8.On 1 July 1994 he was asked to sign a further document relating to the period 1 July 1994 to 24 August 1994. It is notable that he remained in employment on 1 July 1994 notwithstanding the concluding date of 30 June 1994 in the document referred to in the preceding paragraph.
9.On 9 September 1994, at which time Mr Ferry had been continuously employed by the respondent from 28 March 1994, he received a letter from the Manager of the hospital, Mr Easom in the following terms:-
“Dear John
OFFER OF APPOINTMENT-
(FIXED TERM APPOINTMENT - LEVEL 1
I have pleasure in formally offering you a fixed term appointment to the above position for the period 28 August 1994 to 8 November 1994.
Your Contract of Service is in accordance with the terms of the Hospital Workers (Govt) Award and your fixed term appointment is subject to ongoing performance reviews. You will be accountable to the Hotel Services Supervisor for your day to day work performance.
Your normal hours of duty will be from 7a.m. to 3.30p.m, your base rate of pay will be $794.74 per fortnight (Level 1, Year 1).
As detailed above your period of employment with this hospital will terminate with effect from 8 November 1994.
It is a condition of this Offer of Appointment that you sign and return the enclosed Acceptance Confirmation copy of this letter and provide the following documentation.
*a copy of your birth certificate (or extract)
*a copy of your marriage certificate (if applicable)
*passport/residency status (if applicable)

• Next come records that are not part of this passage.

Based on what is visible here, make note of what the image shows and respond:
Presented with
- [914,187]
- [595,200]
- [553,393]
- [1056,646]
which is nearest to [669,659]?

Please report to the Salaries Office, Administration building to complete the necessary documentation.
Yours faithfully
PETER EASOM
MANAGER
9 September 1994”
Towards the bottom of the letter, the following words appear in handwriting and are signed “J. Ferry”:-
“I accept this offer of employment on the basis that it will not prejudice my claims for permanent employment under the redeployment general order.”
10.On 8 November 1994, Mr Ferry (notwithstanding the expiry of the time referred to in the letter of 9 September 1994) continued to work for the respondent. He was told he could work at the hospital until it closed.
11.On 18 November 1994, Mr Ferry’s employment ceased when on that day he was told that the hospital would close that very day.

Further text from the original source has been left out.